+++ Teks Bacaan
Sekolah Darurat Kekerasan

Ilustrasi Gambar, Merdeka
SEKOLAH masih belum sepenuhnya mampu menjamin keamanan dan kenyamanan siswa. Kekerasan yang terjadi kepada siswa terdengar silih berganti, bak jamur di musim hujan. Kabar terakhir yang menjadi pukulan telak adalah tindak kekerasan yang dilakukan R kepada A, teman sekolahnya. Kekerasan tersebut hingga merenggut nyawa A, siswa kelas 2 Sekolah Dasar Negeri (SDN) 07 Pagi Kebayoran Lama, Jakarta Selatan (18/09/2015).

Tentunya, kasus ini harus mampu menjadi evalusi besar bangsa ini, khusunya dunia pendidikan. Agenda besar pencegahan kekerasan terhadap anak di sekolah harus disikapi secara serius. Bagaimanapun juga, sekolah adalah tempat belajar siswa menimba ilmu pengetahuan. Bukan tempat yang selalu menampilkan sekian bentuk kekerasaan. Karena ini jelas bertentangan dengan cita-cita luhur pendidikan.

Kekerasan anak seakan tak pernah terselesaikan. Kasus demi kasus datang bergiliran. Jika benar yang semacam ini sudah menjadi kebiasaan. Berarti bangsa ini sudah mengalami kemunduran peradaban. Tentu yang semacam ini tidak kita inginkan. Apalagi dunia pendidikan menjadi tolok ukur suatu bangsa untuk menggapai masa depan.
++++++
+++ Daftar Data
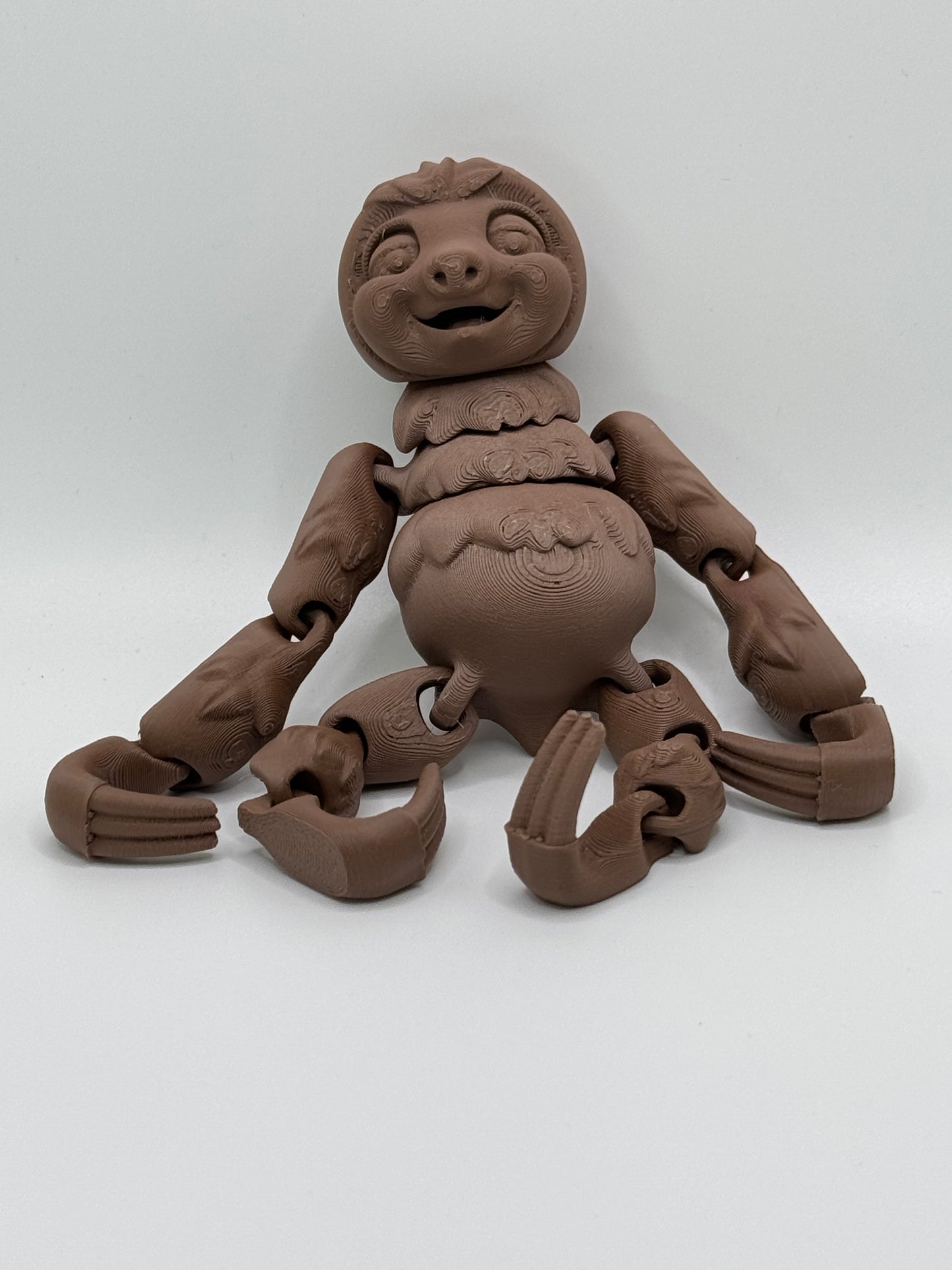 Flexible Articulating Sloth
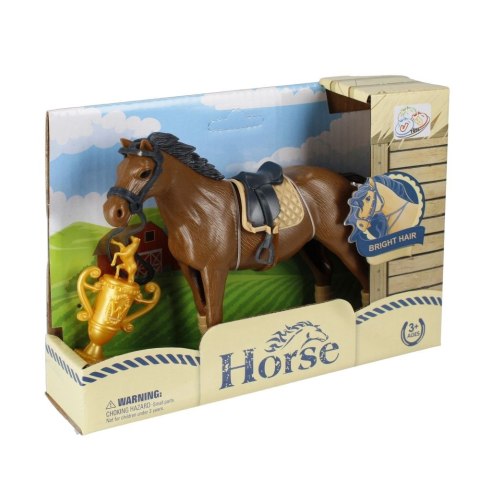 Figurka Konik z akcesoriami mix Mega Creative (524843) Mega Creative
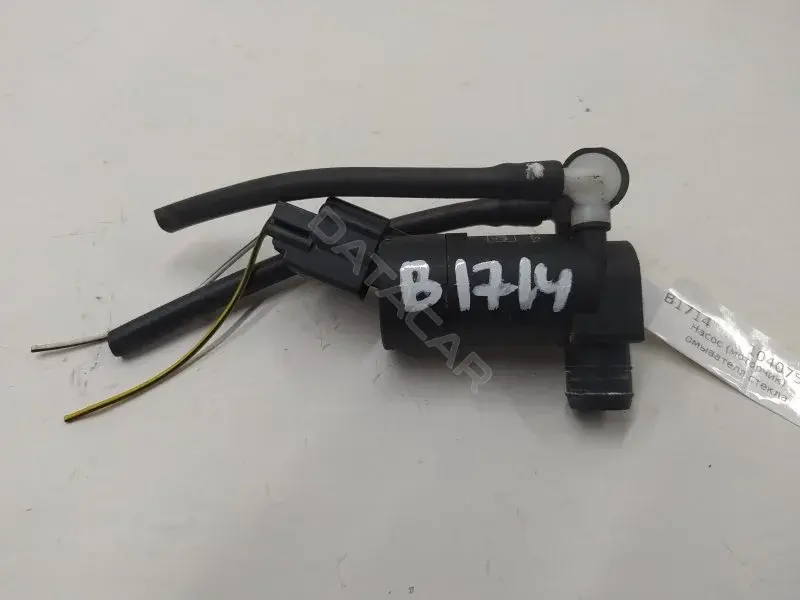 Насос омывателя 1S7117K624FE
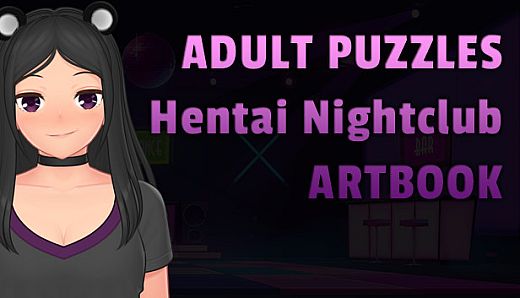Adult Puzzles - Hentai NightClub ArtBook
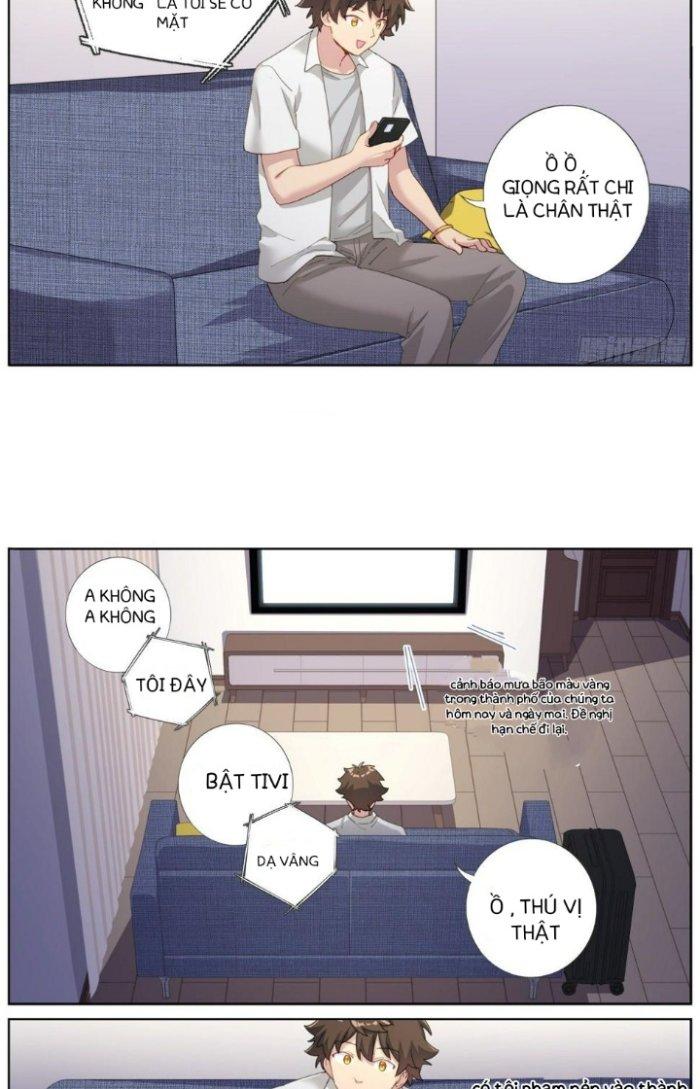 Ta Đột Nhiên Thành Tiên, Làm Sao Bây Giờ Chapter 8 - Next Chapter 9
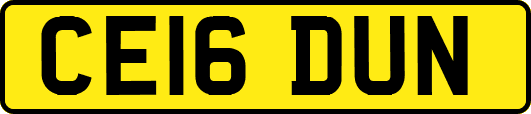 CE16DUN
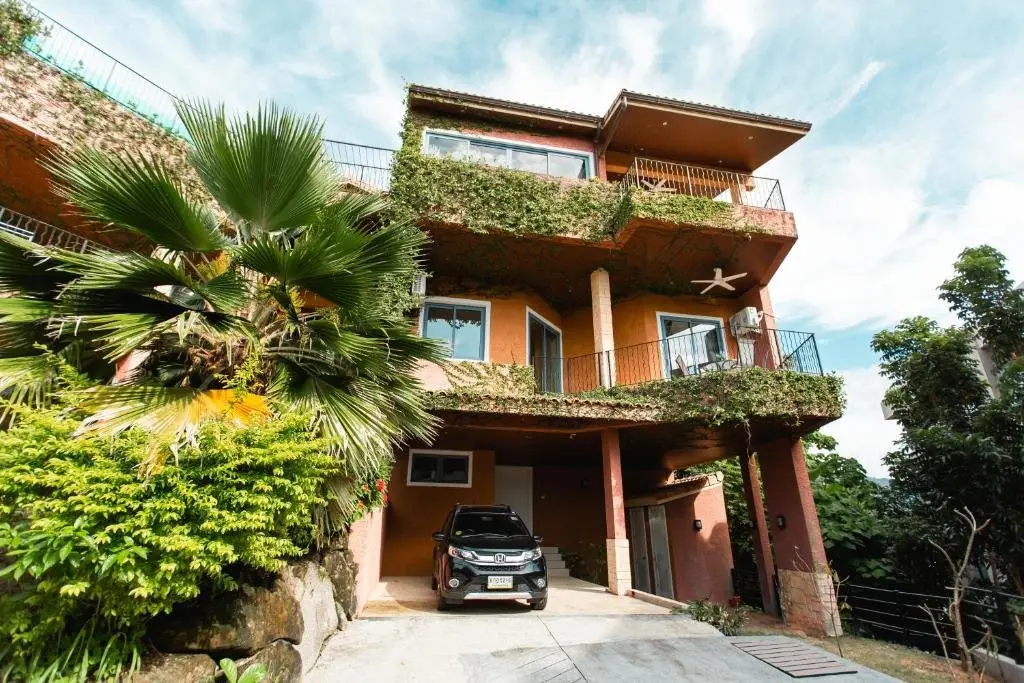 Кату: Teetara Villa Patong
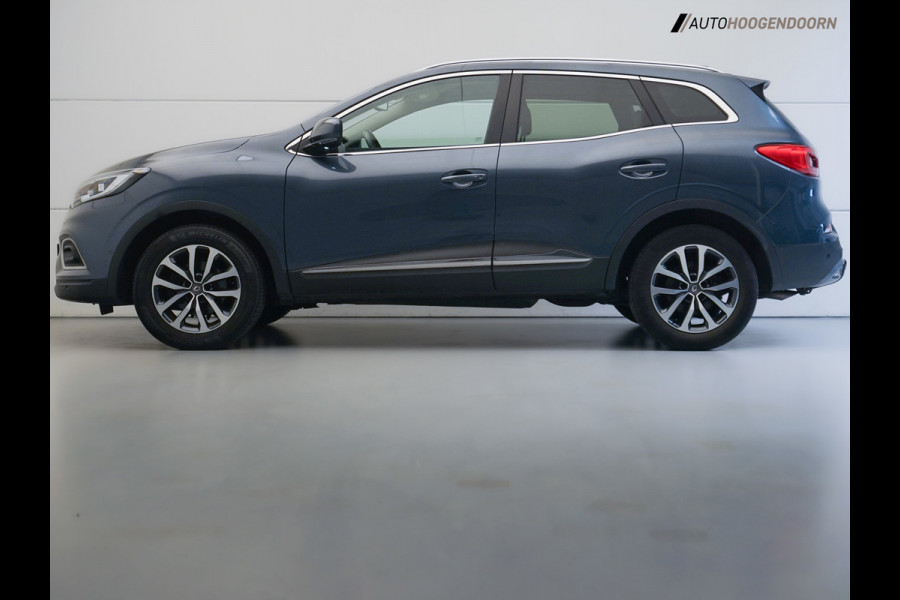 Renault Kadjar 1.3 TCe Intens Deluxe (APPLE CARPLAY,CAMERA,ADAPTIVE CRUISE,KEYLESS,DODEHOEK,STOELVERWARMING,TREKHAAK,TOPCONDITIE)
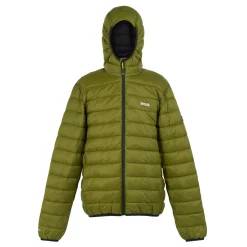 Regatta Marizion Homme Veste à capuche baffled |<Homme Doudounes|Vestes Légères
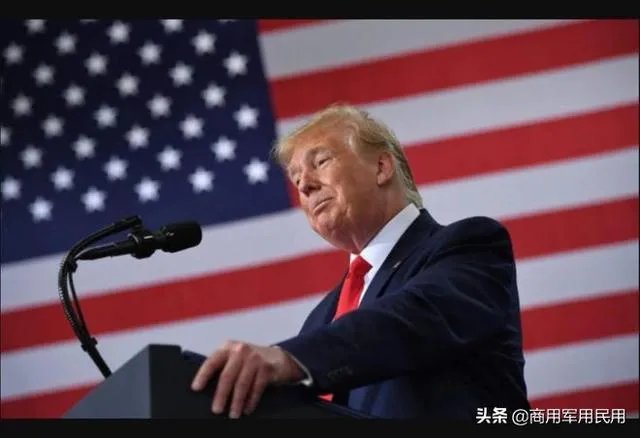 美国总统特朗普新冠病毒检测呈阳性,谁是罪魁祸首?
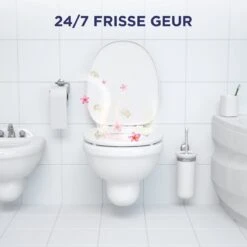 Glorix Aroma Lux Pink Jasmine & Elderflower Toiletblokken - 9 Stuks - Voordeelverpakking -Winkel Voor Schoonmaakartikelen 1200x1198 1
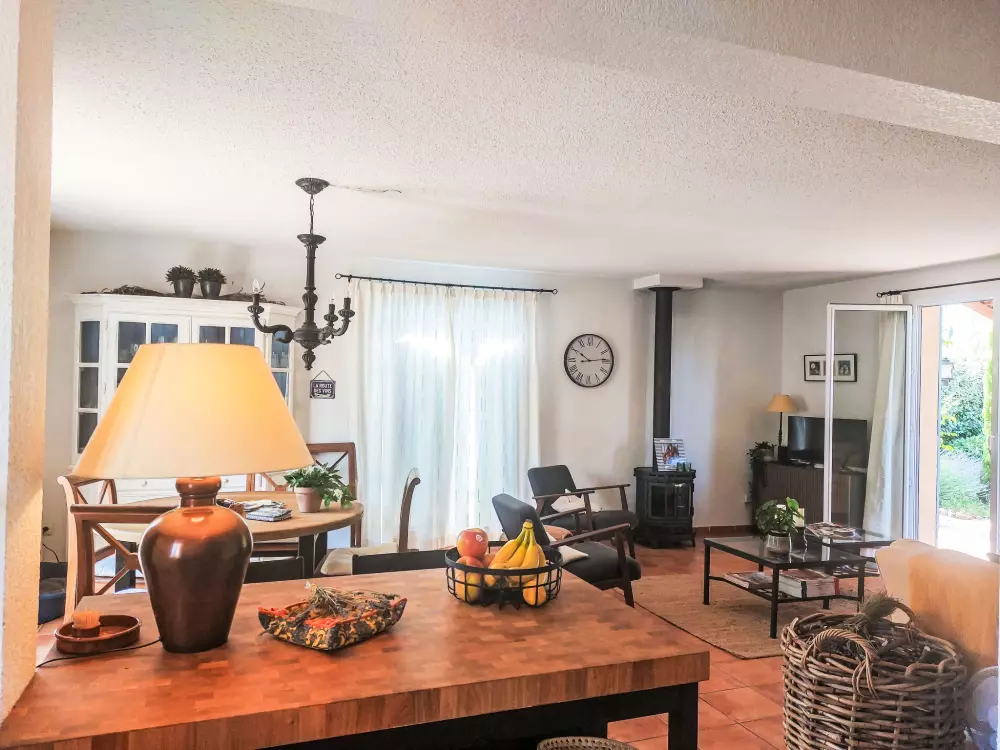 Maison de Vacances Nans-les-Pins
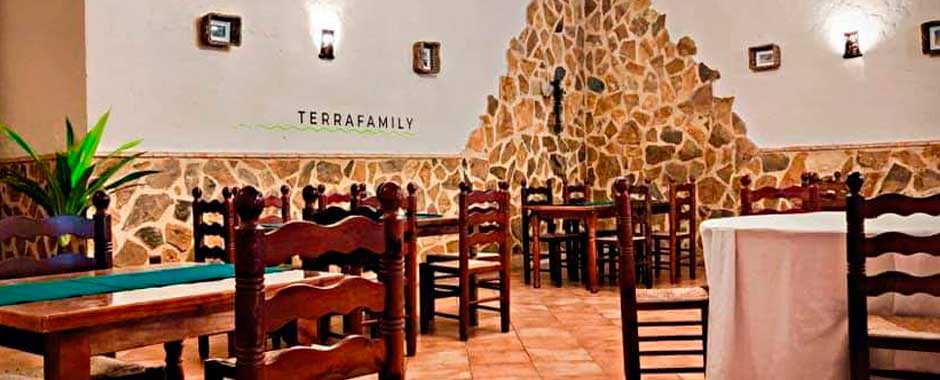 Restaurante Terra Antequera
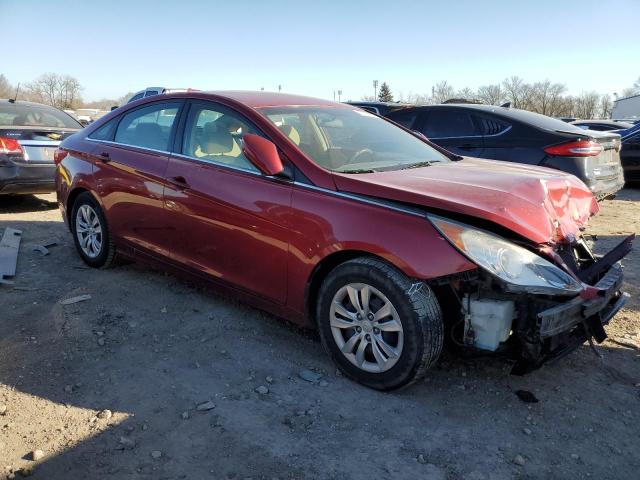 Photo 3 VIN: 5NPEB4AC1BH057488 - HYUNDAI SONATA 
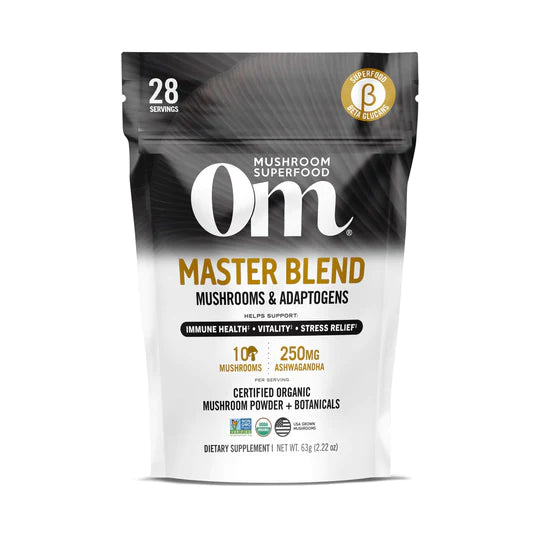 Om Mushroom Master Blend 90g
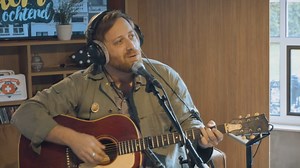 Pro-Shot Video: Dan Auerbach Performs Solo Acoustic ‘Shine On Me’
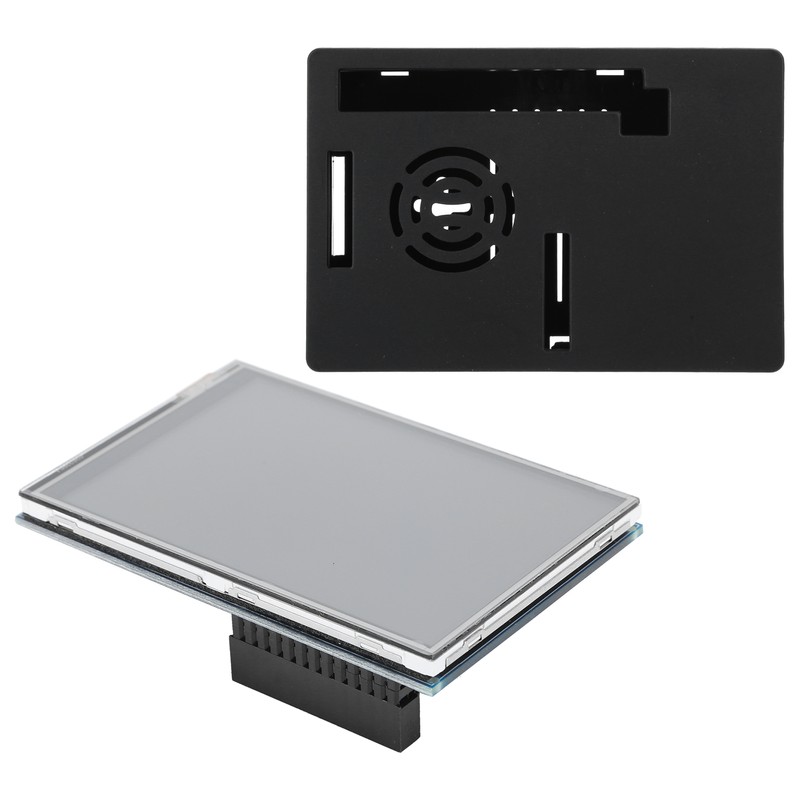 Case for Raspberry Pi 3 B 3 B ABS Shell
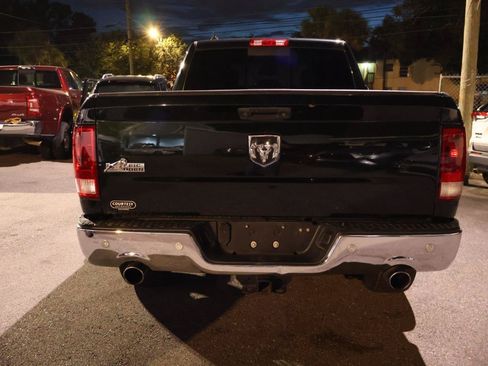 Used 2016 RAM 1500 Big Horn RWD image 6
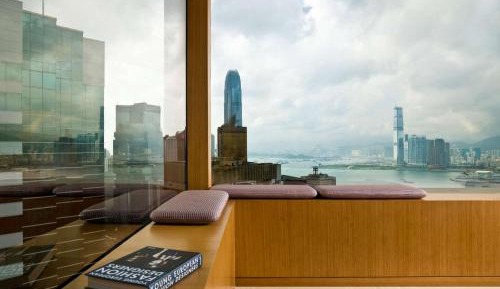 Upper Suite with Harbor View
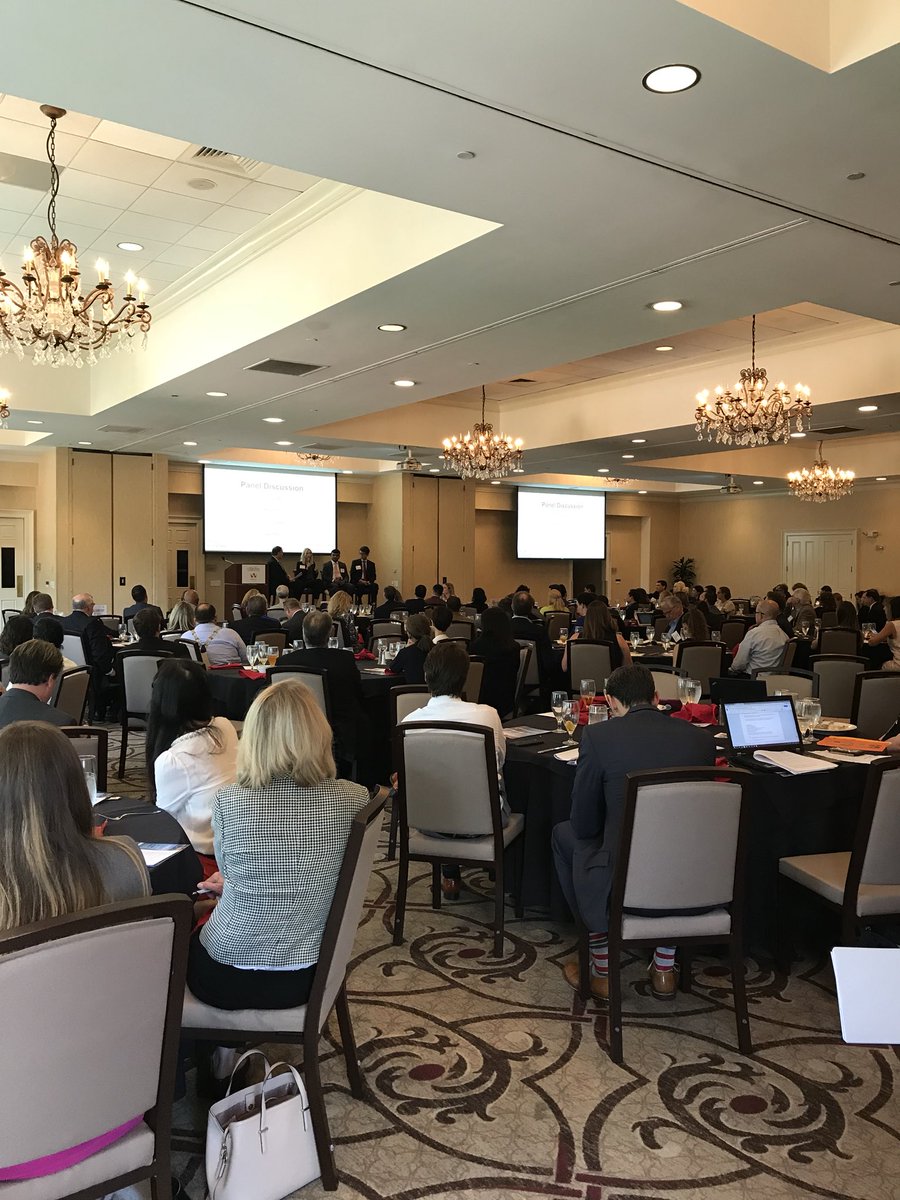 RaleighWake's tweet photo. #FDIForum18 is packed! Great content & honored to have our distinguished guests Consul General Shinozuka @japan & Norikazu Mori @JETROUSA. @raleighchamber https://t.co/xhPtRXzaal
++++++
▶ **Soal untuk Diselesaikan**:
A. Tuliskan semua kalimat dalam paragraf teks bacaan yang diawali dengan "Kekerasan anak seakan tak pernah terselesaikan." secara berurutan.
B. Jawablah pertanyaan berikut berdasarkan teks bacaan, dan tandai setiap jawaban sesuai nomor pertanyaannya.
(i) Siapa yang melakukan tindak kekerasan kepada A?
(ii) A adalah siswa kelas berapa?
(iii) Apa yang menjadi tolok ukur suatu bangsa untuk menggapai masa depan?

▶ **Jawaban Soal**:
A.
1. Kekerasan anak seakan tak pernah terselesaikan.
2. Kasus demi kasus datang bergiliran.
3. Jika benar yang semacam ini sudah menjadi kebiasaan.
4. Berarti bangsa ini sudah mengalami kemunduran peradaban.
5. Tentu yang semacam ini tidak kita inginkan.
6. Apalagi dunia pendidikan menjadi tolok ukur suatu bangsa untuk menggapai masa depan.

B.
(i) R, teman sekolah A.
(ii) Kelas 2.
(iii) Dunia pendidikan.